[Opening Data for analysis section]
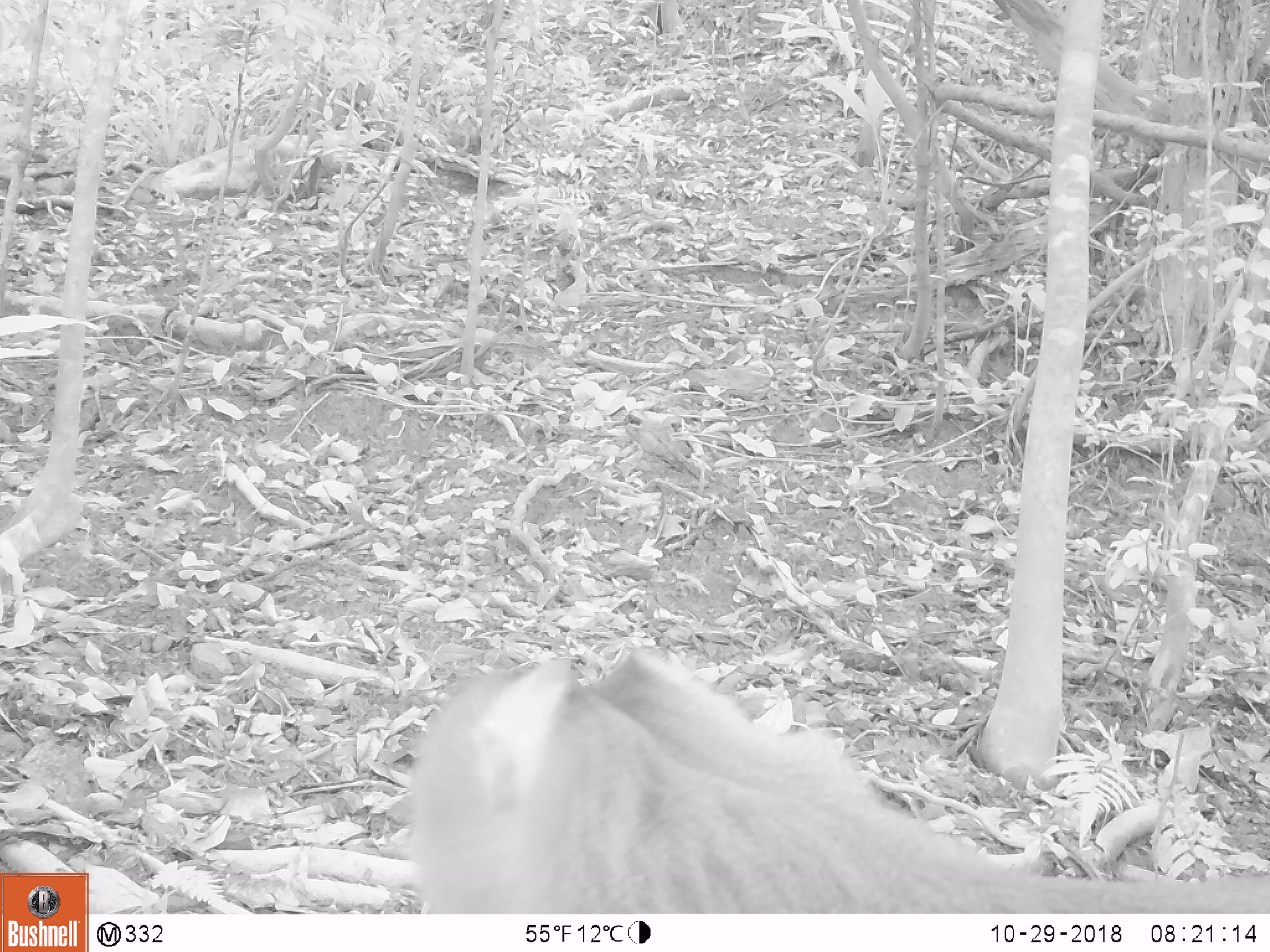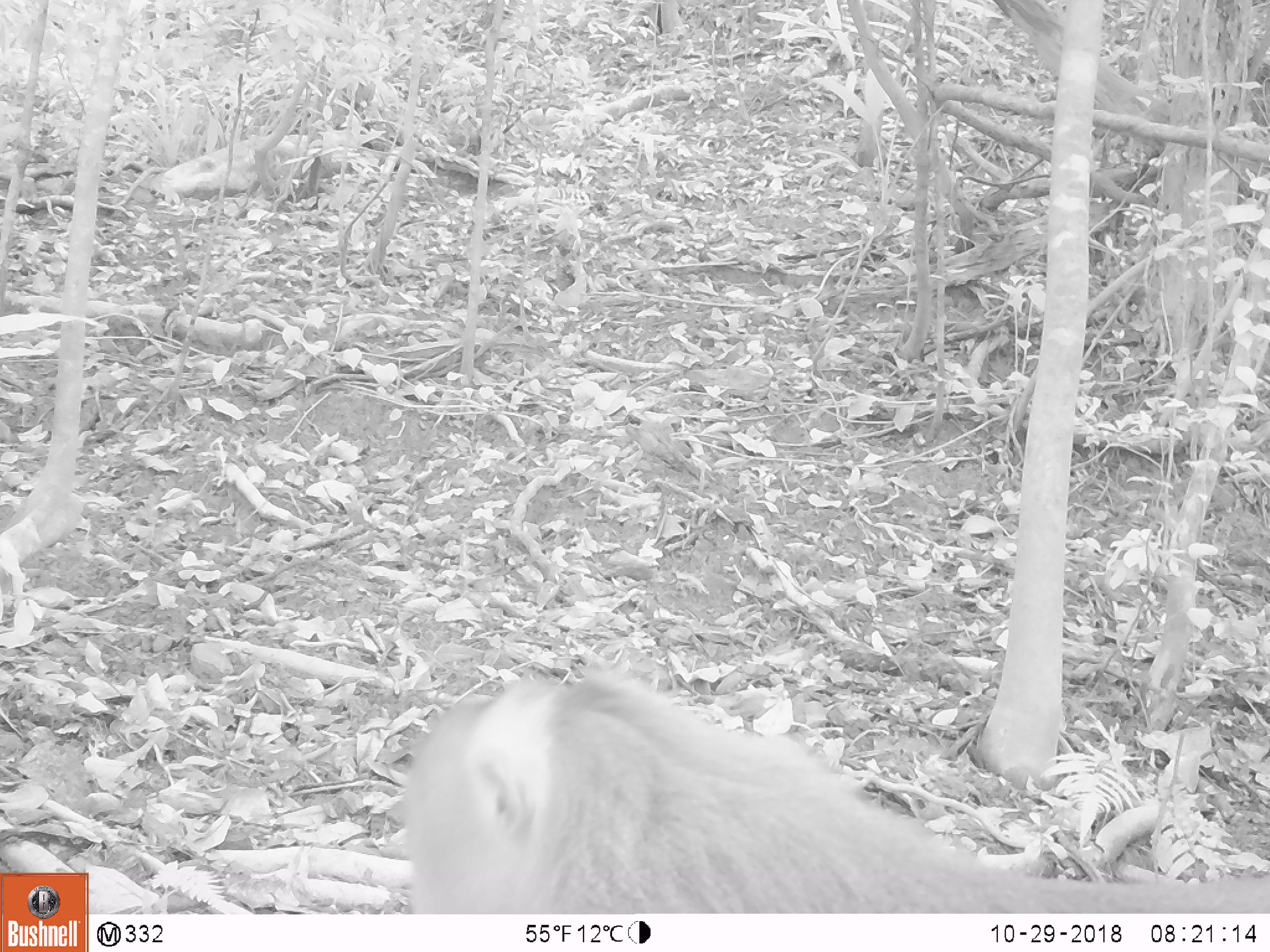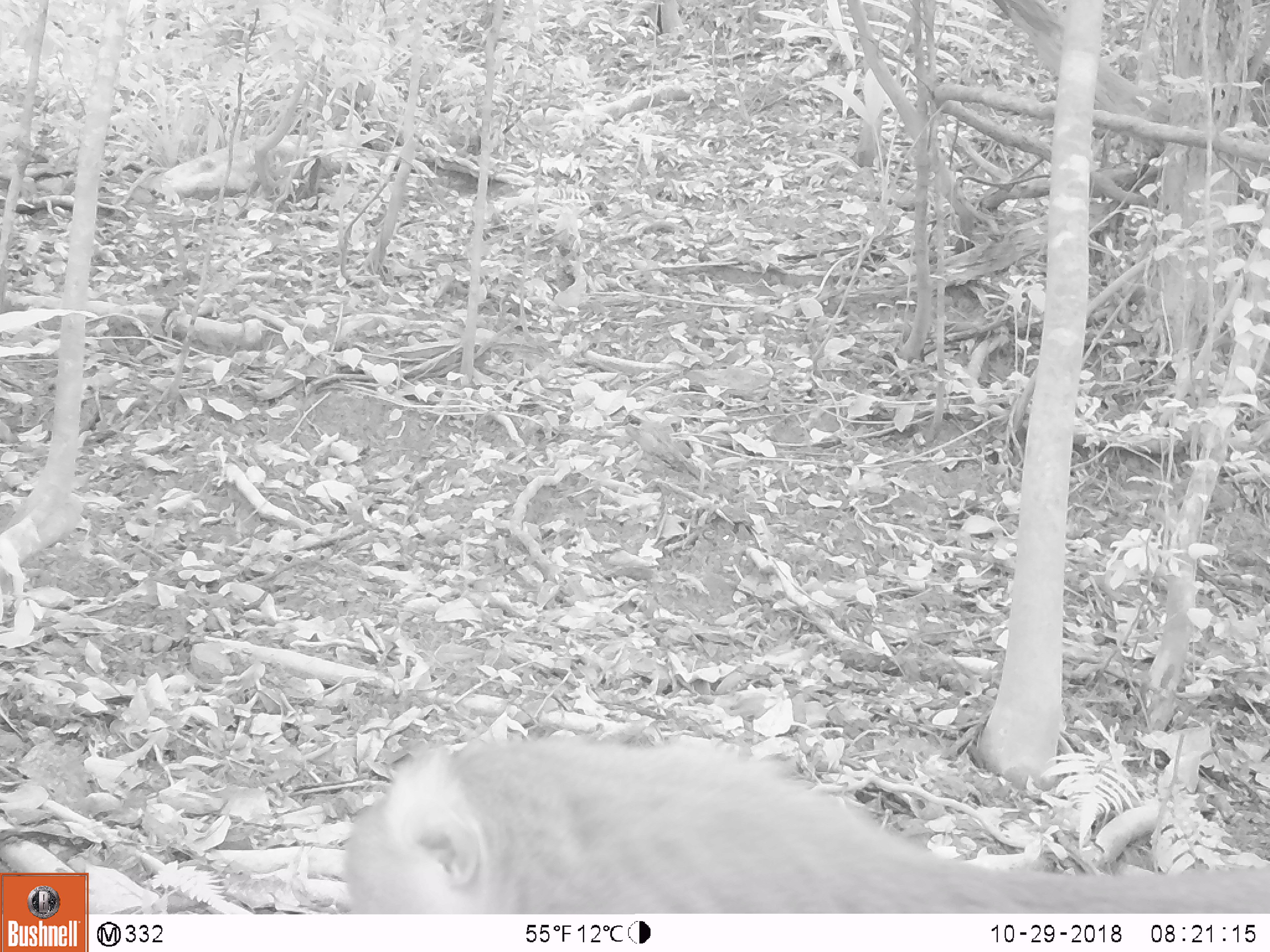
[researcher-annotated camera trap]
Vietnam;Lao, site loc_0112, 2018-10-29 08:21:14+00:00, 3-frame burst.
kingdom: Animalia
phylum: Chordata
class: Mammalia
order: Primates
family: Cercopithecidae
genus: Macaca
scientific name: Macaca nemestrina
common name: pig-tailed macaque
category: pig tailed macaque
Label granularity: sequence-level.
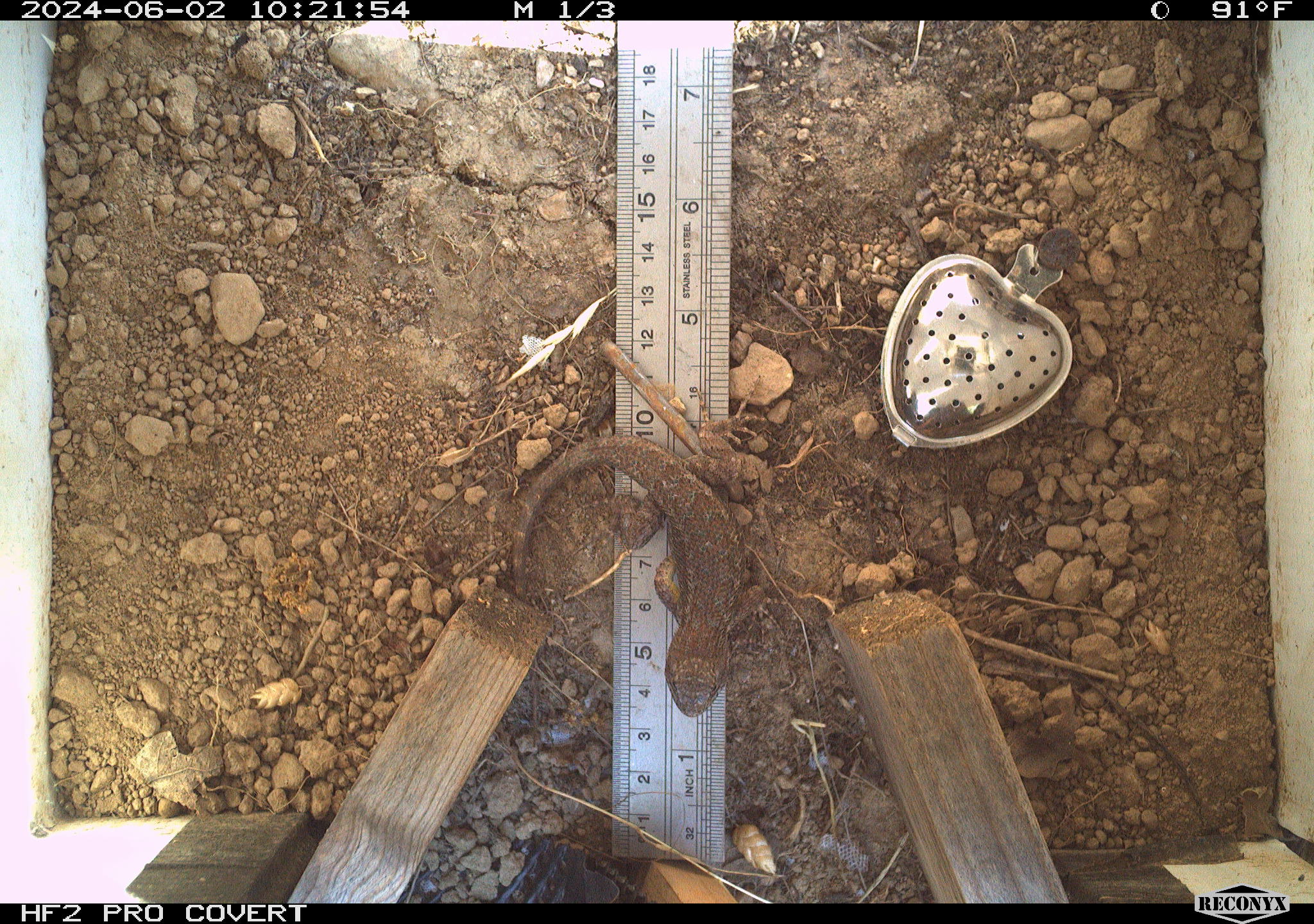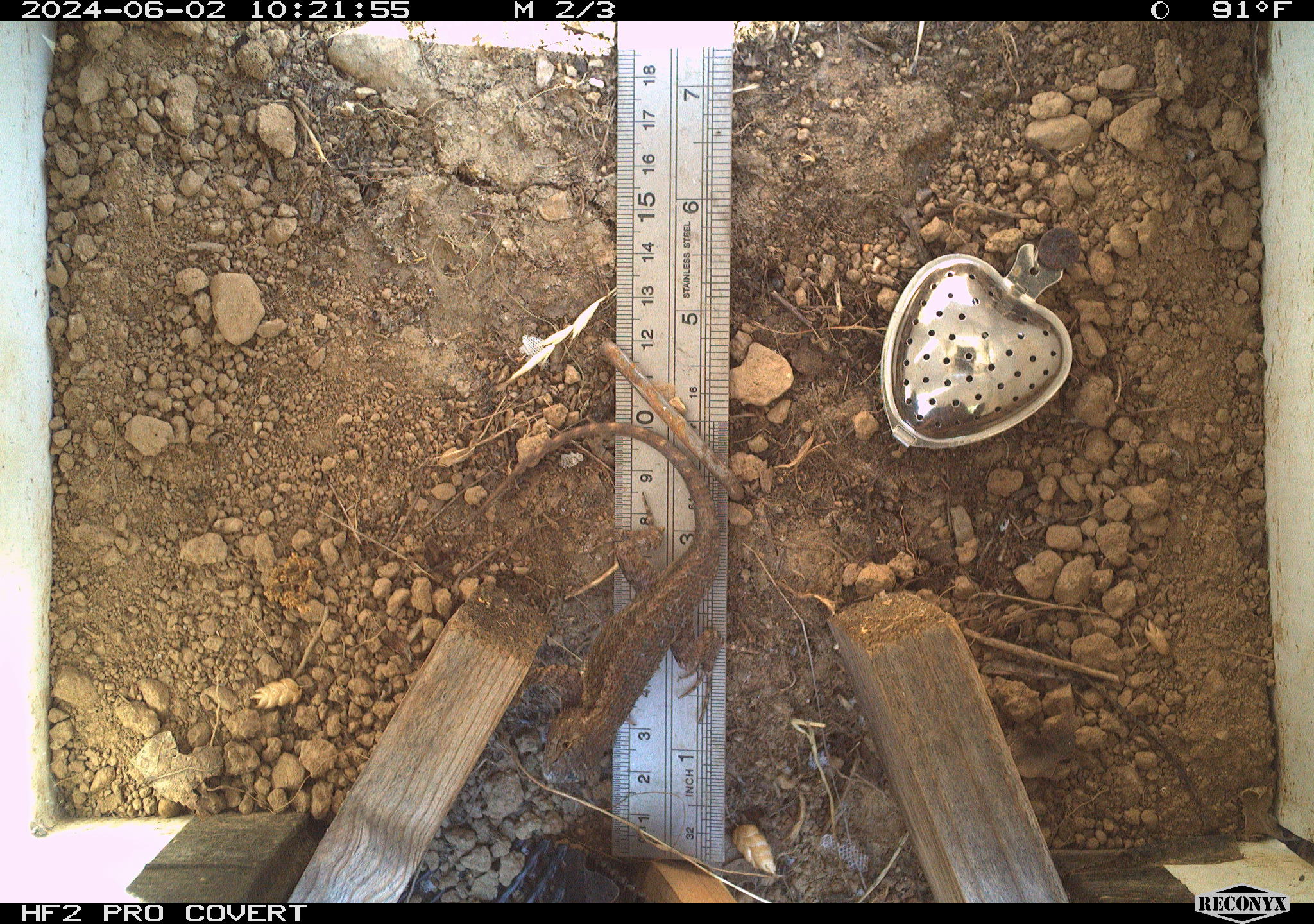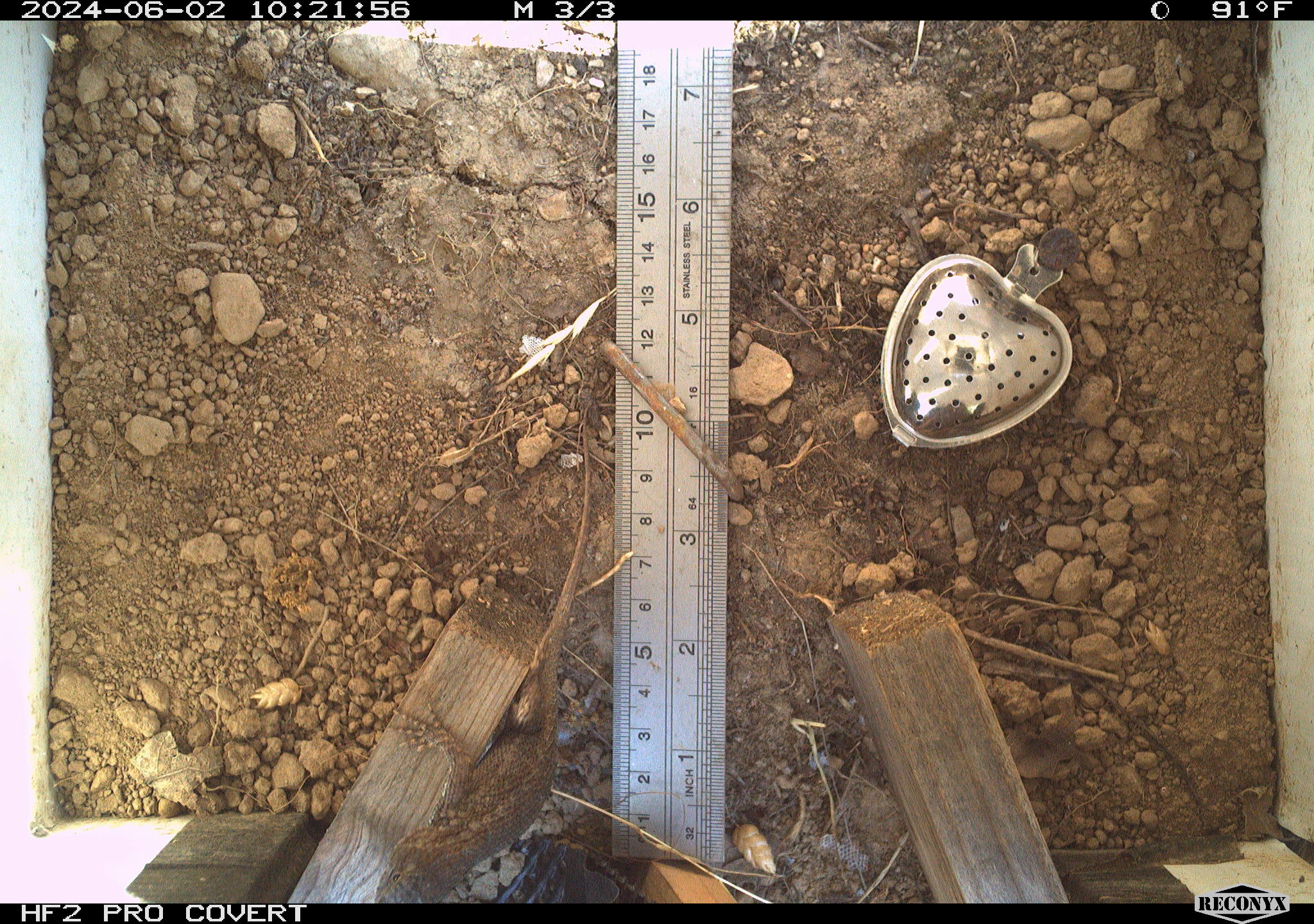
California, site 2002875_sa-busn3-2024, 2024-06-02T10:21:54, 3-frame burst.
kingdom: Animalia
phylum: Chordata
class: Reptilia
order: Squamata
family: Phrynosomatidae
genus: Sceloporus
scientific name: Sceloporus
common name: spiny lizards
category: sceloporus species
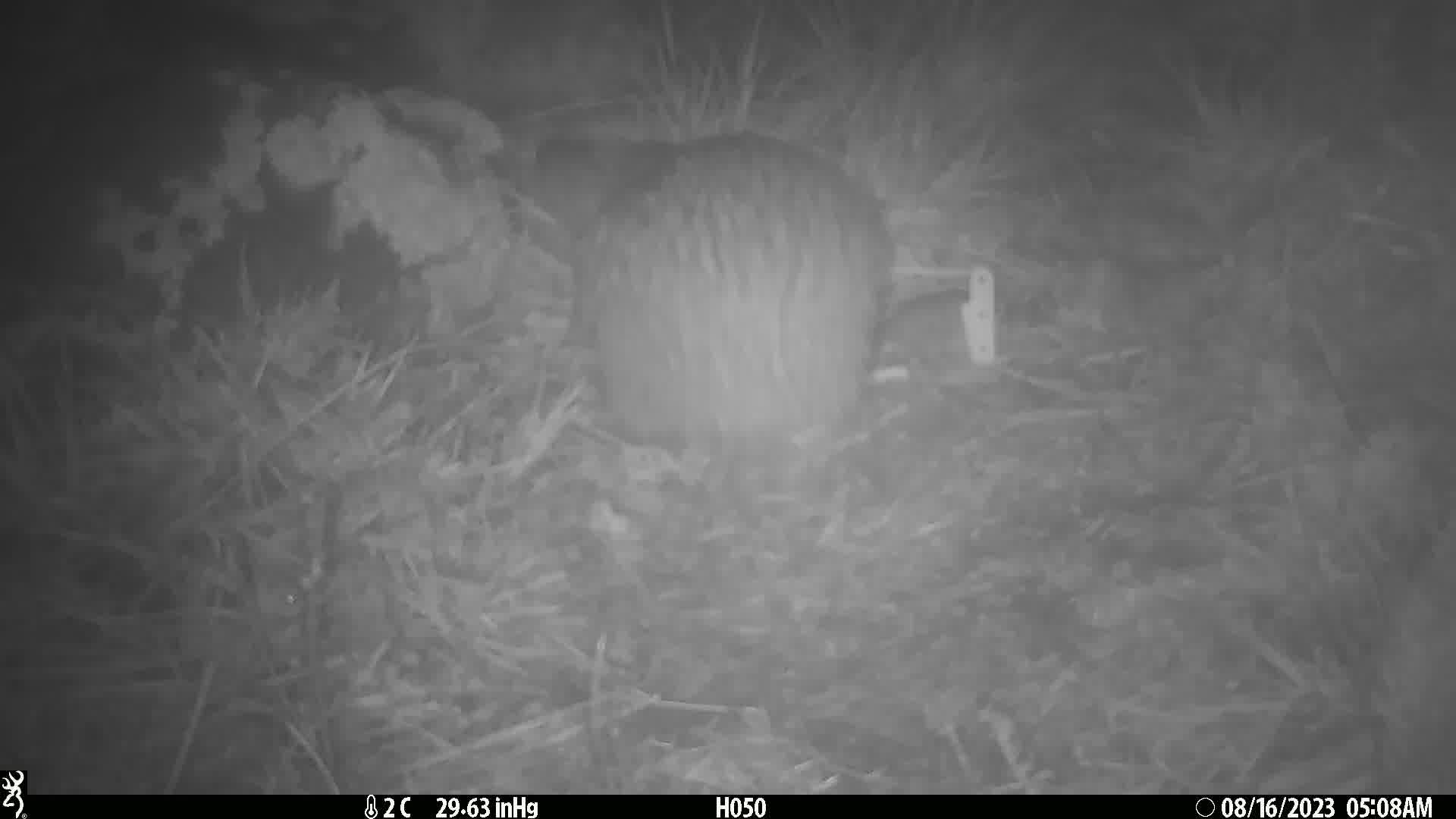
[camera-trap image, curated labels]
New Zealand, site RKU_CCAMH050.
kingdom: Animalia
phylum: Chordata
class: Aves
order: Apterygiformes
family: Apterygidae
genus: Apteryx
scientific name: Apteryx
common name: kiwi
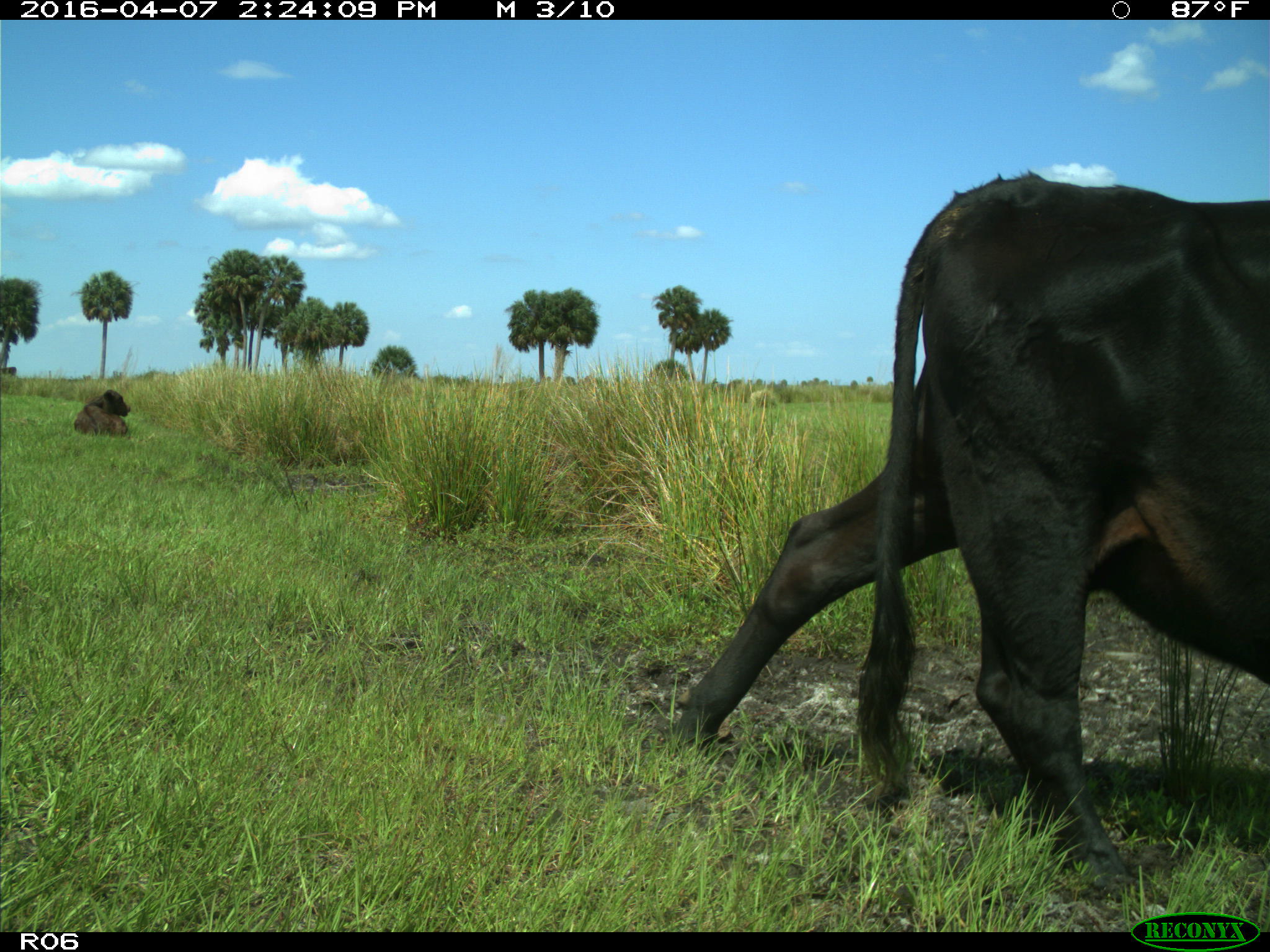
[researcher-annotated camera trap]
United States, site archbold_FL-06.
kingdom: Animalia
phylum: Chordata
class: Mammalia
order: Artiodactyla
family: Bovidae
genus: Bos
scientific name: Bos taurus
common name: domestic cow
[Closing Data for analysis section]
Please return each line of the listing exactly as written, excluding the images.

### Answer box
[researcher-annotated camera trap]
Vietnam;Lao, site loc_0112, 2018-10-29 08:21:14+00:00, 3-frame burst.
kingdom: Animalia
phylum: Chordata
class: Mammalia
order: Primates
family: Cercopithecidae
genus: Macaca
scientific name: Macaca nemestrina
common name: pig-tailed macaque
category: pig tailed macaque
Label granularity: sequence-level.
California, site 2002875_sa-busn3-2024, 2024-06-02T10:21:54, 3-frame burst.
kingdom: Animalia
phylum: Chordata
class: Reptilia
order: Squamata
family: Phrynosomatidae
genus: Sceloporus
scientific name: Sceloporus
common name: spiny lizards
category: sceloporus species
[camera-trap image, curated labels]
New Zealand, site RKU_CCAMH050.
kingdom: Animalia
phylum: Chordata
class: Aves
order: Apterygiformes
family: Apterygidae
genus: Apteryx
scientific name: Apteryx
common name: kiwi
[researcher-annotated camera trap]
United States, site archbold_FL-06.
kingdom: Animalia
phylum: Chordata
class: Mammalia
order: Artiodactyla
family: Bovidae
genus: Bos
scientific name: Bos taurus
common name: domestic cow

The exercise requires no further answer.